NOAH announced the local non-profit was awarded a Kresge Foundation urban opportunities and resilience implementation funding, which over the next three years will support continued climate adaptation planning and implementation work through NOAH’s ClimateCARE programs.
Building on a long history of successful community engagement work in Eastie, NOAH’s Community Building and Environment Department’s proposal was one of only 17 out of 300 applicants selected for a planning grant last year.
“This is a big win for the community’, said NOAH’s Director of Community Building and Environment Chris Marchi. “What separates our process from other planning work around climate change is community engagement.
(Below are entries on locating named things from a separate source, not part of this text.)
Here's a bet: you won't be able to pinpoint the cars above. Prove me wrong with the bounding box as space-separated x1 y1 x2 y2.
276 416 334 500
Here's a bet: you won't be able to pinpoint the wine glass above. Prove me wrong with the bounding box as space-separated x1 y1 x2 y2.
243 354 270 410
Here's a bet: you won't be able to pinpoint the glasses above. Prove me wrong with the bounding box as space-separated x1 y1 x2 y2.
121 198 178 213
After 50 years of dealing with technical airport issues, we on East Boston have learned a thing or two about how to support busy residents in technical conversations.”
The grant amounts to over $600,000 over the next three years. NOAH’s aims to use the grant to further educate and support community residents and meet climate resiliency goals by helping people with real world climate change problems they are facing now.
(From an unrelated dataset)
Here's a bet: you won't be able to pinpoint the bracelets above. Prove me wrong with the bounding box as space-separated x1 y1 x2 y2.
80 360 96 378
‘We know that people are experiencing problems with the cost of heating and cooling their homes right now’. said Marchi. ‘We know that people want information about what they can do to achieve better comfort at home, while saving money. And we know that everybody wants to help the environment.’
NOAH’s three year grant for ClimateCARE will be to form a strong partnership between the city of Boston, residents and resiliency planners through a working group which will include residents
“We will also conduct a door to door resiliency climate pact canvass offering education and helping residents manage climate impacts such as extreme weather, flood prone areas and high energy costs,” said Marchi. “As well as useful tips and handy money saving ideas that will help residents lead lower energy using but higher quality urban lifestyles.”
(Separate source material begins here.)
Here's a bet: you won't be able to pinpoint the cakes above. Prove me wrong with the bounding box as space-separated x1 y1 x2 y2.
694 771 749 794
Marchi added that NOAH is really looking for what’s next.
“We know that nobody wants to take a step backwards,” said Marchi. “That’s not what East Boston is all about. We’re about trying to make progress. So we’re looking for ways that people can get ready for climate change; prepare to survive and thrive with extreme heat or cold and floods, if they live in those areas, more comfortably and on a budget they can handle.”
With climate change being a big issue and resiliency planning an emerging field, NOAH’s Executive Director Phil Giffee said there is no place better than in Eastie to innovate new approaches to getting people engaged in rolling up their sleeves and getting to work in tackling the issue.
“We are grateful to announce our ClimateCARE initiative, a new project generously funded by the Kresge Foundation which aims to increase the resiliency of East Boston and mitigate the harmful effects of climate change on our coastal community.” said Giffee. “Our ClimateCARE team is a group of dedicated individuals organizing city residents and stakeholders to create more livable and resilient communities.”